Like Stuntman: Ignition, TimeShift is another game that was once being published by the cash-strapped Atari but was flogged off to another publisher (Sierra in this case) to help with their money woes. It was initially due out late 2005 on the original Xbox but has since been delayed more times than humanly possible to count. Signs of a troubled development are more than evident, such as the patchy visuals, slack presentation and lack of character, but the ‘big selling point’ – the ability to play around with time – goes a long way to making up for these shortcomings.
The plot isn’t explained in great detail but starts off in a science lab on the brink of explosion. The mysterious muted lead has no choice but to strap himself into a prototype time-altering suit to escape being burnt to a crisp, and ends up caught in the middle of a future war. Sadly visiting the past is out of the question, but this does mean that there are some neat futuristic weapons and grenades to play around with. The balancing in the weapon selection isn’t perfect – the thunderbolt crossbow is rapid firing and will kill just about any enemy with one hit – but all weapons have alternative modes, most of which use ammo more quickly.
This rather tight fitting suit – which is backed with AI that forewarns of approaching danger – can also be used to pause, slowdown and rewind time. This spices up combat no end – you can pause the action and still move around freely to line up some perfect headshots, not to mention steal an enemy’s gun right out of their hand providing their grip isn’t too tight. If somebody throws a sticky grenade onto you it’s possible to rewind and move out of the way, and if your recharging health bar is low simply pause the action and wait for it to refill.

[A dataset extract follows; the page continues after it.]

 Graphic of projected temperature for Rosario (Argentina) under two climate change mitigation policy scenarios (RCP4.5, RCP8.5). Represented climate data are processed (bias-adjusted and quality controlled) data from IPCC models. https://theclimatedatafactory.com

These skills are also applied to puzzle solving, although it seems that the developers had run out of ideas halfway through and ended up recycling the same ones over and over. Pausing to walk over water is a common one, while often there are gears to turn that operate lifts (and doors) but you have to slow down time so you can leap on before it goes back up. Things feel a little experimental at times – early on in the game a bridge explodes while you’re walking on it; if you’re not quick (or smart enough) to use the pause power then you’re a goner – but moreover it’s a shame that there weren’t more elaborate puzzles based around time fiddling.

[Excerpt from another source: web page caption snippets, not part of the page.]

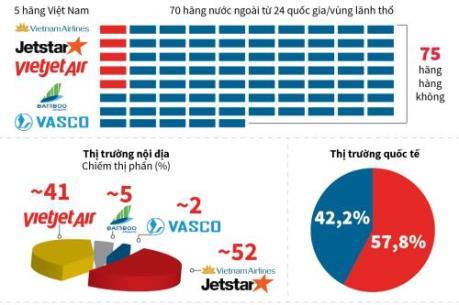 5 hãng hàng không Việt Nam đang nắm giữ thị phần như thế nào?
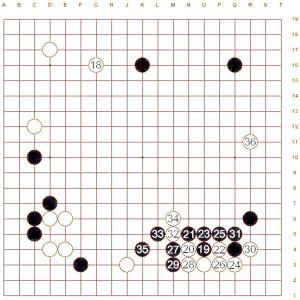 Diagram 2 (18-36)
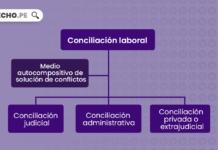 Esquema sobre la conciliación en materia laboral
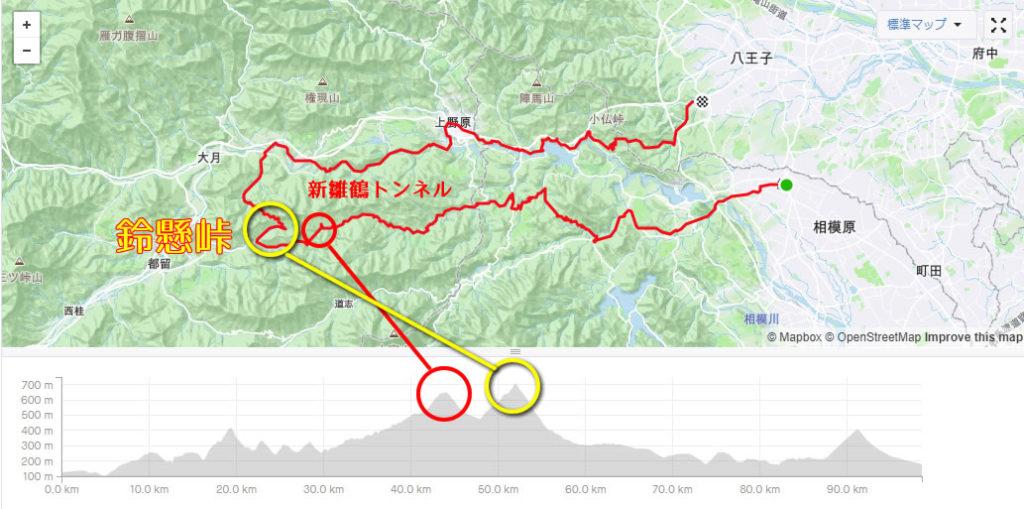 鈴懸峠の場所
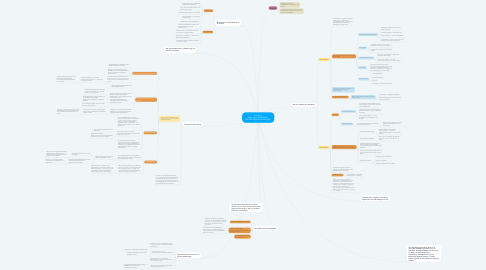 Mind Map: Lernen in Bildungsveranstaltungen (BV=Bildungsveranstaltungen)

The main game is fast paced and gritty, with plenty of explosions and set-pieces. It’s pretty linear but there are a few vehicle sections and you’re often joined by fellow ragtag crusaders, albeit pre-scripted ones. We once saw a cohort get shot to bits, with gallons of blood spraying out of him, but he barely flinched.
Multiplayer continues the fast paced theme and is arena based. It brings back fond memories of Unreal Tournament and Quake III Arena, with plenty of high-powered weapons dotted around and boost pads to get to higher areas. The time powers are used slightly different here – you can create a small dome and trap individuals inside, forcing them to move in slow motion. There are team deathmatch and capture the flag matches, as well as one-on-one which nobody seems to play, but despite some nice ideas we can’t imagine it dragging anybody away from Halo 3’s faultless online aspects. But if you don’t go expecting cutting edge visuals and an abundance of polish then you should have a good time.